It will "eventually get better"...temporarily. Then it will get worse again. Then better, then worse again. Years from now, there may be permanent improvement. But there may never be. If you want to stay with this woman, you had better be fully aware of what you're signing up for. Don't think you can "fix" or "rescue" her by being "supportive." You are in for a lot of pain and struggle and a very long haul. If it's worth it to you to be with her, then that's your decision, but don't fool yourself into thinking this is just a single episode that will pass.


----------



## FishKing (Jun 28, 2012)

John Lee said:


> It will "eventually get better"...temporarily. Then it will get worse again. Then better, then worse again. Years from now, there may be permanent improvement. But there may never be. If you want to stay with this woman, you had better be fully aware of what you're signing up for. Don't think you can "fix" or "rescue" her by being "supportive." You are in for a lot of pain and struggle and a very long haul. If it's worth it to you to be with her, then that's your decision, but don't fool yourself into thinking this is just a single episode that will pass.



i agree with what your saying, im sure she will get better, and ya it will probably happen again.. i think the thing thats the hardest is that i only see her on weekends right now, and she is distant etc etc,but when i am with her she is alot different, She is more happy and appears to be in a better mood etc. Its as though she is even more sad or depressed were not together..so i dunno maybe at some point as we have talked about me living with her that it might work out better...ill just have to feel it out and see,but i know that i cant fix her, and by being supportive to her is nice,but dont think it will fix her either,but again beating her up by giving her crap about being the way she is will not be helpful either.


----------



## John Lee (Mar 16, 2013)

FishKing said:


> i agree with what your saying, im sure she will get better, and ya it will probably happen again.. i think the thing thats the hardest is that i only see her on weekends right now, and she is distant etc etc,but when i am with her she is alot different, She is more happy and appears to be in a better mood etc. Its as though she is even more sad or depressed were not together..so i dunno maybe at some point as we have talked about me living with her that it might work out better...ill just have to feel it out and see,but i know that i cant fix her, and by being supportive to her is nice,but dont think it will fix her either,but again beating her up by giving her crap about being the way she is will not be helpful either.


No one suggested you "give her crap." People suggested you end the relationship, which is the right thing to do if you are not willing to face the reality of being in a relationship with someone with severe depression. You have to really look inside yourself -- if you don't want to be with her as she is, you could actually be harming her by staying with her, because you will likely wind up making her feel worse about herself as your resentment and frustration builds and then seeps out in unexpected ways.
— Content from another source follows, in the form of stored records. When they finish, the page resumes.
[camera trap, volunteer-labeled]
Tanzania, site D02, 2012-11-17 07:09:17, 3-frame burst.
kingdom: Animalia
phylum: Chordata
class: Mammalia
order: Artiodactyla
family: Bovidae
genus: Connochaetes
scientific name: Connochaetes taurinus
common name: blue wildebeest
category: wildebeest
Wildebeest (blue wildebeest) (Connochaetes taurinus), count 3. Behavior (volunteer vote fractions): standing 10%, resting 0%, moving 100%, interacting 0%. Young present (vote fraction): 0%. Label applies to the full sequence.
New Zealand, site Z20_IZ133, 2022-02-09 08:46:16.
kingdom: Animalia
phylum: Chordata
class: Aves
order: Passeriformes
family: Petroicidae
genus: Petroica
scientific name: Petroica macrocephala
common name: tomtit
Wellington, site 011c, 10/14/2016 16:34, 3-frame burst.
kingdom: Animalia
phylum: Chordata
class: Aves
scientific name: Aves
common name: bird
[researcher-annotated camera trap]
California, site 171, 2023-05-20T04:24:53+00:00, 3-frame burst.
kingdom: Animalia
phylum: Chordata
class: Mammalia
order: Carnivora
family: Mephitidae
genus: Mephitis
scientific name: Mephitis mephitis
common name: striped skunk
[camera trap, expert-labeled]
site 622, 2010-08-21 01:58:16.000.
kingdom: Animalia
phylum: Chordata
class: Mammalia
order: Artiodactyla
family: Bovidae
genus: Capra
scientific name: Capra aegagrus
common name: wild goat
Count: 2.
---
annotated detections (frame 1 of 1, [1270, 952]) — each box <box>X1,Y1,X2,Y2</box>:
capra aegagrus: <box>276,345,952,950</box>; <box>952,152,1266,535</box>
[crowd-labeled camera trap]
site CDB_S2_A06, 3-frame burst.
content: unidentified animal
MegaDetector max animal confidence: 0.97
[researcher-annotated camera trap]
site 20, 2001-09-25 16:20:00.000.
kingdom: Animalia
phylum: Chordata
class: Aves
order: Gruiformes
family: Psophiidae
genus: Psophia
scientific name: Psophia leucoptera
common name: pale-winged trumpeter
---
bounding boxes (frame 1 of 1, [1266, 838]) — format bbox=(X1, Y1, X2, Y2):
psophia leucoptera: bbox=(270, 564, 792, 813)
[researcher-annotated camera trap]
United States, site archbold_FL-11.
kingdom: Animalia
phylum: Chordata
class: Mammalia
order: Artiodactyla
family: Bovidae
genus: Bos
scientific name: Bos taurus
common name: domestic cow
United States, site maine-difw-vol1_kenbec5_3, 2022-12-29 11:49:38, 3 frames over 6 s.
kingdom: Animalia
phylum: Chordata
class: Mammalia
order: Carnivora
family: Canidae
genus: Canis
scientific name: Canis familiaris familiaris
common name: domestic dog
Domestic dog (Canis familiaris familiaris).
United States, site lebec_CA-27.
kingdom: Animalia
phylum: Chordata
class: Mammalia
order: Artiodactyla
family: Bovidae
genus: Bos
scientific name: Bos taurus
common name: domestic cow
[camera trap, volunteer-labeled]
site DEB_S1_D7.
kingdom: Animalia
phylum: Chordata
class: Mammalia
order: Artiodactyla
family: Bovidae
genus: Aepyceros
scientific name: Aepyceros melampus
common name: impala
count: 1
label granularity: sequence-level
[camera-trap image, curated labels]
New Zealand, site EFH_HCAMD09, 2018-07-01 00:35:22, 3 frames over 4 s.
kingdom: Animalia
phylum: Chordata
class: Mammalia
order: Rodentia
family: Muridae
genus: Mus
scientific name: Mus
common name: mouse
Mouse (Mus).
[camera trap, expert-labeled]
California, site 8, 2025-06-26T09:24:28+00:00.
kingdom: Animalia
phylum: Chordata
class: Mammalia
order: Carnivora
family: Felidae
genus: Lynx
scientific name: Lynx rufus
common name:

Don't believe the fantasy that you are somehow doing a good deed for her by staying with her.


----------



## PBear (Nov 16, 2010)

Moving in together in the hopes it will "make things better" is like a couple having kids because they think it will fix the problems in their marriage. If you ask me, slowing things down is a better idea, instead of accelerating the relationship to the next level. If you feel the need to do anything, move closer to her so you can spend time together more easily. But not TOO close! 

C
_Posted via Mobile Device_


----------



## scatty (Mar 15, 2013)

Clinical depression doesn't just go away. I would encourage her to see a psychiatrist, a therapist, and buy a few self help workbooks to on CBT, DBT, or ACT therapies. I have bipolar disorder, which includes many periods of depression. My man has learned what to say and what NOT to say (google it) and he is understanding and supportive.

I didn't get dx'ed til my 3rd child was born, and he had to get up and feed him. He was on disability (a blessing in disguise) but think about if you want kids- will you hire a nanny, or get up yourself at 2 am?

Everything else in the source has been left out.